I got this book a long time ago, so I don’t really know what drew me to it, but I would assume the cute cover with the great colors.  This one is manga, I think. It follows the right to left pattern and everything. I often don’t like manga. For example, I started reading Nana and couldn’t even get far enough in to meet the second Nana. That one may have been particularly brutal, though. Brutal = ridiculously girly.
Fan art of Stinch
Hollow Fields is about a school for budding evil mad scientists – kids about 9 or 10 years old. Like a grade school or something. A normal kid accidentally gets lost and wanders into the mad scientist school without realizing. With a little help from her one friend and a little luck, she makes it through by the skin of her overly sweet teeth. In the end notes, the creator points out that she made the main popular mean girl blonde because she originally had black hair and there were too many people with dark hair. So she says instead of blonde, she has lavender hair so she doesn't fall into the blonde mean girl cliche. In the black and white art… That made me laugh. J

The story was also cutesy, maybe more cutsey than the art even. When I read it consistantly, I liked it. I put it down in the middle for almost a year, but when I picked it back up, I got right back into it.  Sometimes, it was too childish. The headmistress was forcefully sneaky, saying things like "That thing I don’t talk about" and the "secret to hollow fields" over and over even though she was in a secluded room with the person she worked on "the secret" with. The evil was also very cliché. Really, there was just lots of cliché. But with the cliché was a lot of interesting story idea that kept me enjoying it and let me get past all the cliché.

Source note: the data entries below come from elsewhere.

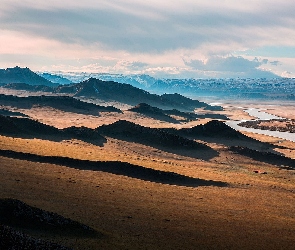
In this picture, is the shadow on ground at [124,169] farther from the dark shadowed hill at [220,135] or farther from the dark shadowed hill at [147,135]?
the dark shadowed hill at [220,135]

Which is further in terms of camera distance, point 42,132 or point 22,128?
point 42,132

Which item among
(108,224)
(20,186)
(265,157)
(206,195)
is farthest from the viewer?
(265,157)

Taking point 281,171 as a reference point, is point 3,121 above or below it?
above

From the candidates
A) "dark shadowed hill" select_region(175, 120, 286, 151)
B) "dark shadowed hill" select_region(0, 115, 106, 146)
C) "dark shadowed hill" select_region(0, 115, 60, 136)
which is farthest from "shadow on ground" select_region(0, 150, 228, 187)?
"dark shadowed hill" select_region(175, 120, 286, 151)

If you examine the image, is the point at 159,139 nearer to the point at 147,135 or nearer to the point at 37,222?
the point at 147,135

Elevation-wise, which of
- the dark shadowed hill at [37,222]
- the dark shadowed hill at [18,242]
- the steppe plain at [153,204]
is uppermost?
the dark shadowed hill at [18,242]

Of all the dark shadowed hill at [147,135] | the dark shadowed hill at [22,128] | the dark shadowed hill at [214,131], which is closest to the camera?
the dark shadowed hill at [22,128]

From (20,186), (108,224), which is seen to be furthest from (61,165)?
(108,224)

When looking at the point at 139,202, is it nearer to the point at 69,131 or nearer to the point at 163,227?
the point at 163,227

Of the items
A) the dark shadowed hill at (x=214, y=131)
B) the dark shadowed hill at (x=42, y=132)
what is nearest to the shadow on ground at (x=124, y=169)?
the dark shadowed hill at (x=42, y=132)

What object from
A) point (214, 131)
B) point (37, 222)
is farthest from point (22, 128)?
point (37, 222)

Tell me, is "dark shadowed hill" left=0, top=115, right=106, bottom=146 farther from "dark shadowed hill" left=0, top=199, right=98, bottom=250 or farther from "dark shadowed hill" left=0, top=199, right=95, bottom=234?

Most of the characters are girls. They are powerful and smart. The only two main fellas have their strengths – they are very smart – but that is about it. They are whiny and have a very hard time accomplishing their goals because their hands are tied by rules and bad luck.

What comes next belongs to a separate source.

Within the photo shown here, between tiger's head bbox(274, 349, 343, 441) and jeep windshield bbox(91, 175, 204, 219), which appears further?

I thought the character design was great, and as much as I often don’t enjoy manga stories, I do often like the style. It was very cutesy, but in an adorable way. Okay, sometimes it was too much. But this is a story about 9 year old or so so cutesy is appropriate.

The layouts were sometimes hard to follow. But again, this might have been a translation thing from having to switch to the right-to-left organization. I have read other manga, like Vampire Hunter D, but not enough to be used to it yet.

I bet a 10 or 11 year old girl would like this a lot. The four most main characters are all girls. While I was reading it, I was sucked in, but that’s not saying much because I had the same reaction to Twilight. Maybe that is just my reaction to guilty pleasures. If I think about it, I could take it or leave it, but while I am reading it I can’t put it down.

P.S. I did my sketches for INKtober last night, but I haven't scanned them yet. I will post them tomorrow.